[EXTRACT TO READ]
- Born: 16 August 1754 Urbino
- Died: 6 December 1831 (aged 77) Rome
- Occupations: Historian, Writer, Clergyman

= Andrea Lazzari (historian) =

Italian historian and clergyman (1754–1831)

Andrea Lazzari (16 August 1754 – 6 December 1831) was an Italian historian and clergyman, known for his significant contributions to the history of Urbino.

== Biography ==
Born in Urbino to Antonio Lazzari, a citizen of Urbino, and Angella Mattei, daughter of Flavia Speranza, a noble from Fossombrone, Lazzari pursued studies in theology at the Order of Poor Clerics Regular of the Mother of God of the Pious Schools in Urbino. He later obtained degrees in civil and canon law under the guidance of Prevost Venturucci.

Due to his expertise in literature, he was appointed as a professor of eloquence at the seminary in Jesi and later in Pesaro, where he also served as the rector. After the death of Monsignor Barsanti, he returned to Urbino and became the archpriest of the parish of San Martino in 1785 and the provost of the church of Santo Spirito in 1794, where he worked from 1795 to 1816. He was a member of prestigious academies, including the Pontifical Academy of Arcadia, the Ducale, and the Pontifical Ecclesiastical Academy. Lazzari also became a "college doctor" of the University of Urbino. Under Pope Pius VI, he received numerous accolades in his ecclesiastical career, serving as a deputy in Rome for the Community of Urbino and Montefeltro in 1797 (an administrative entity in the historical region of Marche, during the pre-unification period). He was appointed as a protonotary apostolic, secret chamberlain, and, in 1805, Prelate of Honour of His Holiness the Pontiff.

[DATASET CONTENT]

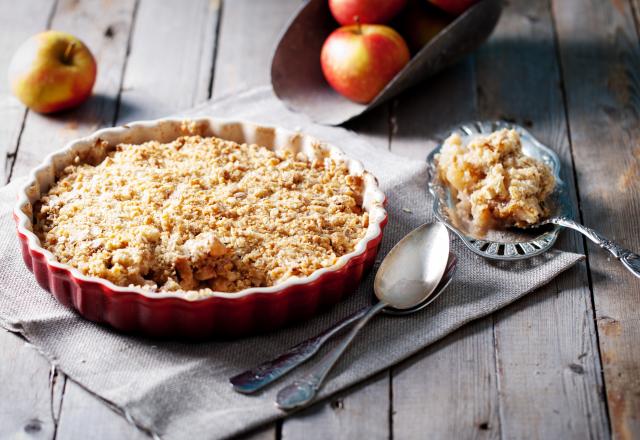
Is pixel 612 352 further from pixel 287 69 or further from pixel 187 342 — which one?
pixel 287 69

[STATED GOAL A]
According to the biography of Andrea Lazzari, in what year did he become archpriest of the parish of San Martino?
[STATED GOAL B]
Go on with the biography of Andrea Lazzari, starting after its final sentence.

[OUTPUT A]
1785

[OUTPUT B]
Lazzari's most significant contributions were as an historian with his rigorous research on the history of Urbino. His works, characterized by erudition and critical analysis, were highly regarded by scholars of his time. Some of his writings were included in the most important work by Giuseppe Colucci, a thirty-volume series on "Picene antiquities". He was also a major source for Gaetano Moroni in the compilation of his work "Dizionario di erudizione storico-ecclesiastica" (Dictionary of Historical-Ecclesiastical Erudition). Colucci, in the introduction to the third volume, praised Lazzari's erudition and critical acumen, highlighting two dissertations Lazzari wrote on Urbino's origin and its religion. These dissertations were originally published and subsequently included in Colucci's work.

Andrea Lazzari died on the night of 5–6 December 1831, at the age of 77. A street in the city of Nociglia was named after him.

== Works ==
- "Precetti della rettorica" (1782)
- "Lettere inedite, ed elogj del Sig. Dott. Lod. Antonio Muratori Proposto della Pomposa" (1783)
- "Dell'epigrafia, o sia dell'arte di comporre le iscrizioni" (1784)
- "Del modo di distinguere le false iscrizioni dalle vere" (1784)
- "Principj pratici dell'arte Oratoria sacra, e profana. Trattato diviso in XII lezioni" (1786)
- "Ricerche di S. Crescentino Martire Protettore della Città d'Urbino" (1787)
- "Della Origine della città di Urbino" (1788)
- "Su di varie memorie istoriche e antichità e sulla decadenza di Urbino" (1788)
- "Dei due urbini Metaurense e Ortense"
- "Serie de' vescovi ed arcivescovi d'Urbino"
- "Disamina della patria di Bramante" (1791)
- "Progetti letterari dl Sig. Dottor Lodovico Antonio Muratori proposti ed approvati in varie lettere"
- "Memorie istoriche dei conti, e duchi di Urbino" (1795)
- "Dizionario storico degl'illustri professori delle belle arti, e de' valenti mecanici d'Urbino" (1796)
- "Memorie d'alcuni più celebri pittori di Urbino" (1800)
- "Delle chiese di Urbino e delle pitture in esse esistenti" (1801)

== Bibliography ==
- Tommaso Moro (1796). "Biblioteca Picena, Notizie istoriche delle opere e degli scrittori piceni"
- "Biblioteca enciclopedica italiana, Scrittori di belle arti" (1831)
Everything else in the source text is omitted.